Daniel wrote:
On 12/06/2015 6:06 PM, Lemon Juice wrote:
On 2015-06-09 21:03, EE wrote:
Lemon Juice wrote:
On 2015-06-08 22:01, EE wrote:
Oh.  I thought it was a deficiency in HTML5 that it could not do full
screen.  I have the setting full-screen-api.enabled at false because I
cannot stand web pages changing the size of my browser window
arbitrarily.

This is strange because full-screen-api.enabled should not allow web
pages to resize your browser - it only allows them to enter and leave
full screen but the browser size should remain the same after leaving
full screen.

Allowing browser resizing is controlled via Preferences > Advanced >
Scripts & Plugins > Allow scripts to... Move or resize existing
windows.
But this is completely unrelated to full-screen-api.enabled.

Suddenly putting my window into full screen mode does resize the viewing
area.  It takes up the full screen.  I really hate that kind of thing.
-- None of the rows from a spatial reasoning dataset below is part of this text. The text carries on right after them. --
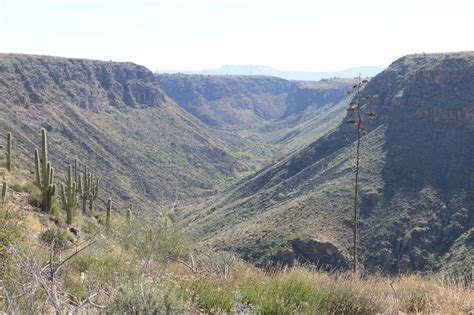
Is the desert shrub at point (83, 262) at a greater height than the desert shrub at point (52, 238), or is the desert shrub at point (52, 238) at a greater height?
the desert shrub at point (83, 262)

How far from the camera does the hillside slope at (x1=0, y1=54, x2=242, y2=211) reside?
257 ft

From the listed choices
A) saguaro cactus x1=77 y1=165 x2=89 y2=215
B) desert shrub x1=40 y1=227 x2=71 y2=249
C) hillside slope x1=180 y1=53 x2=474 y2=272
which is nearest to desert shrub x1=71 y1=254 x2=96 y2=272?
desert shrub x1=40 y1=227 x2=71 y2=249

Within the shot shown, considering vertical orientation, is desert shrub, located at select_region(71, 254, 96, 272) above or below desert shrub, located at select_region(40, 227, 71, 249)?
above

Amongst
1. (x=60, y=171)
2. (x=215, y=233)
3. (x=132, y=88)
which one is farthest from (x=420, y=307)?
(x=132, y=88)

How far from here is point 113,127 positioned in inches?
4136

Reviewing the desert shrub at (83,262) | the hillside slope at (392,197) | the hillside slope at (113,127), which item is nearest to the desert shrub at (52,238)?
the desert shrub at (83,262)

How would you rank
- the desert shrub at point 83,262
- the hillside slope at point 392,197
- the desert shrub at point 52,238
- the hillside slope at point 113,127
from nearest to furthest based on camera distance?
the desert shrub at point 83,262
the desert shrub at point 52,238
the hillside slope at point 392,197
the hillside slope at point 113,127

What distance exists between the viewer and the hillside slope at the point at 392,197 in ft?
131

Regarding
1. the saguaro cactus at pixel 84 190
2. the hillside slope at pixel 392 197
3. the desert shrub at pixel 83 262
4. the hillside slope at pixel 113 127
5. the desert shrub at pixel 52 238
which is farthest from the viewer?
the hillside slope at pixel 113 127

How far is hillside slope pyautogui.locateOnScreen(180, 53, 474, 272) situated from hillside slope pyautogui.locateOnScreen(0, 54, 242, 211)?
74.4 ft

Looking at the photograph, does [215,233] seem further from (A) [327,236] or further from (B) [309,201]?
(A) [327,236]

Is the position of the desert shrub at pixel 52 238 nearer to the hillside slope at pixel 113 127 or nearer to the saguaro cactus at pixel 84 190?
the saguaro cactus at pixel 84 190

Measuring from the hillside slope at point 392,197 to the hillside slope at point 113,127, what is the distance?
22673mm

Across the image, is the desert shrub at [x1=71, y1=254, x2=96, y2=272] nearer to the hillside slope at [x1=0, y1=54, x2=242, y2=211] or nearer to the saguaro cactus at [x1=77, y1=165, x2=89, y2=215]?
the saguaro cactus at [x1=77, y1=165, x2=89, y2=215]
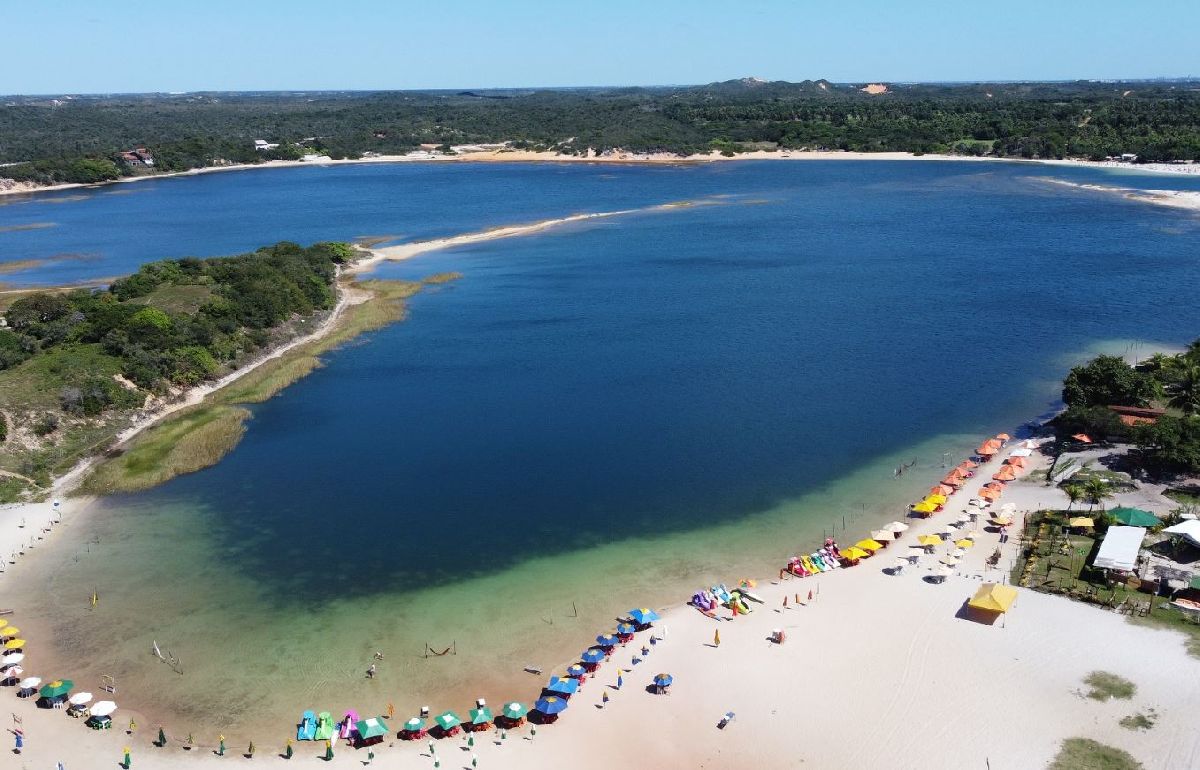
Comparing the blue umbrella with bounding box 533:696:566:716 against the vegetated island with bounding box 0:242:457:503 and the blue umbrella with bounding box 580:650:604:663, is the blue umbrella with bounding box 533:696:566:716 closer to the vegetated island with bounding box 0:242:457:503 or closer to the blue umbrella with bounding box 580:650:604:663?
the blue umbrella with bounding box 580:650:604:663

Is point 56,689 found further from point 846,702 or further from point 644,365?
point 644,365

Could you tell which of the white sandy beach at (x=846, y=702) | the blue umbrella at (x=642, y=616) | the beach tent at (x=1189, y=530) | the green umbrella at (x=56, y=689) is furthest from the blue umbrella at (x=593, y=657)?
the beach tent at (x=1189, y=530)

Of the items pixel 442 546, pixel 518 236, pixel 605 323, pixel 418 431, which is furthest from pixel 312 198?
pixel 442 546

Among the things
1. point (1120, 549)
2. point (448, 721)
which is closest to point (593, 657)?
point (448, 721)

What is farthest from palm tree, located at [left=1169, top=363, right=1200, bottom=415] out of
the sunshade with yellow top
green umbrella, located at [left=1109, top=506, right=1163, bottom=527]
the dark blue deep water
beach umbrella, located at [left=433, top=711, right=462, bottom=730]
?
beach umbrella, located at [left=433, top=711, right=462, bottom=730]

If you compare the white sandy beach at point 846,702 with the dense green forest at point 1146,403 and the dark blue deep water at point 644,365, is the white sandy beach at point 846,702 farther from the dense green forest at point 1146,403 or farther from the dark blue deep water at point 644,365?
the dense green forest at point 1146,403
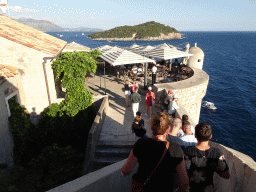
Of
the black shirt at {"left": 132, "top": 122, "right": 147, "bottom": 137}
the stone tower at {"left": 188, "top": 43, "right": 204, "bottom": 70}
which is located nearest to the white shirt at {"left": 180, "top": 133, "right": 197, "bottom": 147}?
the black shirt at {"left": 132, "top": 122, "right": 147, "bottom": 137}

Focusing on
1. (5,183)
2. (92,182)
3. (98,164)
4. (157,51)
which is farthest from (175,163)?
(157,51)

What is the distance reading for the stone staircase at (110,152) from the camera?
649 centimetres

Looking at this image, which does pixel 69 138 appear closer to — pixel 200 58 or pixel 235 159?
pixel 235 159

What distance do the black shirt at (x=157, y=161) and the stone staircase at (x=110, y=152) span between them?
4.61 meters

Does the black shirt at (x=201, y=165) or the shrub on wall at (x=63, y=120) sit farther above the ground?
the black shirt at (x=201, y=165)

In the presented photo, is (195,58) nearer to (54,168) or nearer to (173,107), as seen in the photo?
(173,107)

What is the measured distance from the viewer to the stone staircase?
6.49 metres

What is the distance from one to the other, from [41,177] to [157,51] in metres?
10.5

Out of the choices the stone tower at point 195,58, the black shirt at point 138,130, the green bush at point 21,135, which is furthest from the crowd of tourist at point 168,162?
the stone tower at point 195,58

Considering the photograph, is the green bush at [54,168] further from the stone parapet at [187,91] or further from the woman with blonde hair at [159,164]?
the stone parapet at [187,91]

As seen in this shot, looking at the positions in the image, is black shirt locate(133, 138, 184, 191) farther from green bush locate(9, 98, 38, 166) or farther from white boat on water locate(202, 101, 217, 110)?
white boat on water locate(202, 101, 217, 110)

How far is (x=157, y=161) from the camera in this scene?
2.06m

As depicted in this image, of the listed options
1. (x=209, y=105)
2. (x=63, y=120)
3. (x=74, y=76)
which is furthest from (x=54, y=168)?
(x=209, y=105)

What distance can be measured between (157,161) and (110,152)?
4882mm
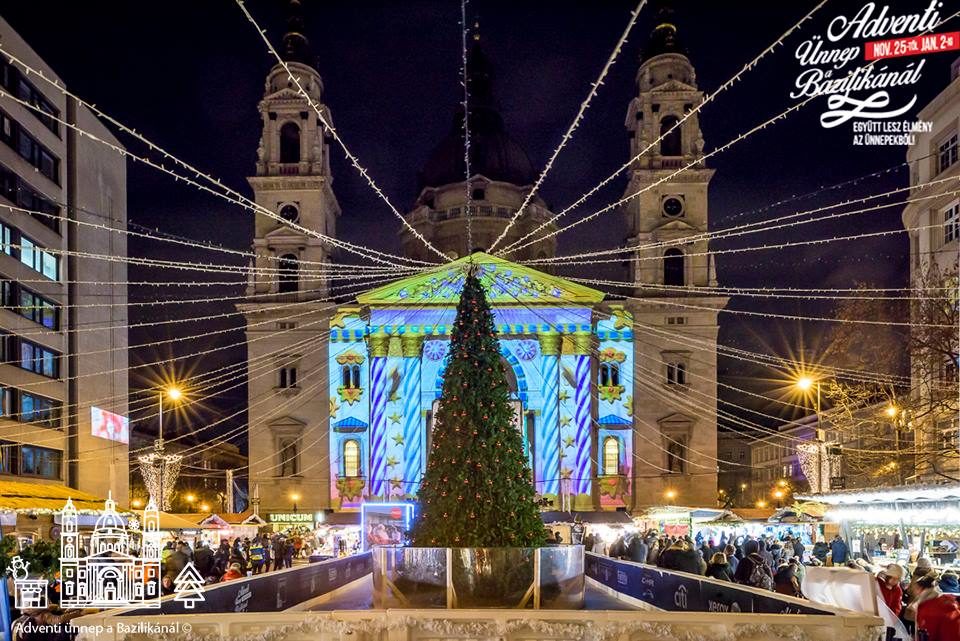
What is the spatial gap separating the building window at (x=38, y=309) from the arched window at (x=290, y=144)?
67.8 ft

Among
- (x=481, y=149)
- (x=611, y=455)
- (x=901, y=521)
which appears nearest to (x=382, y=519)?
(x=901, y=521)

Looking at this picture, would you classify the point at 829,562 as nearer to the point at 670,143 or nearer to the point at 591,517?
the point at 591,517

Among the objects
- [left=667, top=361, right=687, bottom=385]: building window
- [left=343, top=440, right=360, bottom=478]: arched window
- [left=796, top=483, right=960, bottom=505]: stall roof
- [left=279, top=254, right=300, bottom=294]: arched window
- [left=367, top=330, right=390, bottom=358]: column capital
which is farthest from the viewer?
[left=279, top=254, right=300, bottom=294]: arched window

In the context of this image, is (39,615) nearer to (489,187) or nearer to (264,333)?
(264,333)

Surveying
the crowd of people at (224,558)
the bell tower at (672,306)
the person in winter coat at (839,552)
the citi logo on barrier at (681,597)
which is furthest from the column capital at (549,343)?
the citi logo on barrier at (681,597)

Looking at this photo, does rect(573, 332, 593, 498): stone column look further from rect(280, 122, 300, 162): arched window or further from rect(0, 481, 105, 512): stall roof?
rect(0, 481, 105, 512): stall roof

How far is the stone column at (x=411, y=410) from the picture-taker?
4838cm

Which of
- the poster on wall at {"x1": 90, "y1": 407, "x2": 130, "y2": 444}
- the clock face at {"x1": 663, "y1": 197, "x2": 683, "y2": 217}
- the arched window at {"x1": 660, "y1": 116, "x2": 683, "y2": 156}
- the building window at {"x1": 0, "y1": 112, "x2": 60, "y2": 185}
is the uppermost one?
the arched window at {"x1": 660, "y1": 116, "x2": 683, "y2": 156}

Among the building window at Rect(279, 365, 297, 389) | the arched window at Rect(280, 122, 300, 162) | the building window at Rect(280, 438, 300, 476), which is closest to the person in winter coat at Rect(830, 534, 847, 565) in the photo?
the building window at Rect(280, 438, 300, 476)

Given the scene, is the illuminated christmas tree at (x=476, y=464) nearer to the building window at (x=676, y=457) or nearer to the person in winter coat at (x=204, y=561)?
the person in winter coat at (x=204, y=561)

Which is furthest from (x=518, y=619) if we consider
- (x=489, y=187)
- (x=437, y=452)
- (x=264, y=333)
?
(x=489, y=187)

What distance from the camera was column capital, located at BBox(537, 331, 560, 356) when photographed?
162 ft

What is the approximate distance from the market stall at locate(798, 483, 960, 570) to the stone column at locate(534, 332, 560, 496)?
951 inches

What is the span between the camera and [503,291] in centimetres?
4884
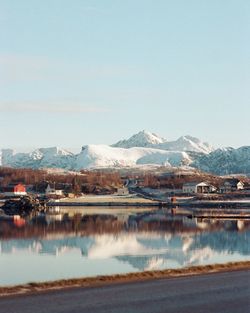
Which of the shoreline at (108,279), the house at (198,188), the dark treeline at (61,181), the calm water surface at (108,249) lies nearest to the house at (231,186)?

I
think it is my prerogative to decide what size the window should be, and
whether it should be full-screen or normal, not that of some smart-aleck
who wrote a web page.

Can you provide any URLs of pages that go full screen without user
intervention? Personally, in recent years I haven't seen such behaviour
even once - if there is a full screen option on a site it is always
under some button or icon.

Sometimes I can see web sites that try to resize windows in standard
ways but this is easily suppressed by the pref I mentioned above. But
I've never seen full-screen-api abused in this way. I'm not sure, but
maybe browsers have some protection against it, e.g. user interaction
(like a click) is required for full-screen-api to work at all?

That's why I'm curious what sites force full screen.

Is it possible that full-screen-api means full browser screen not full
computer screen??

It means it takes the whole monitor display area.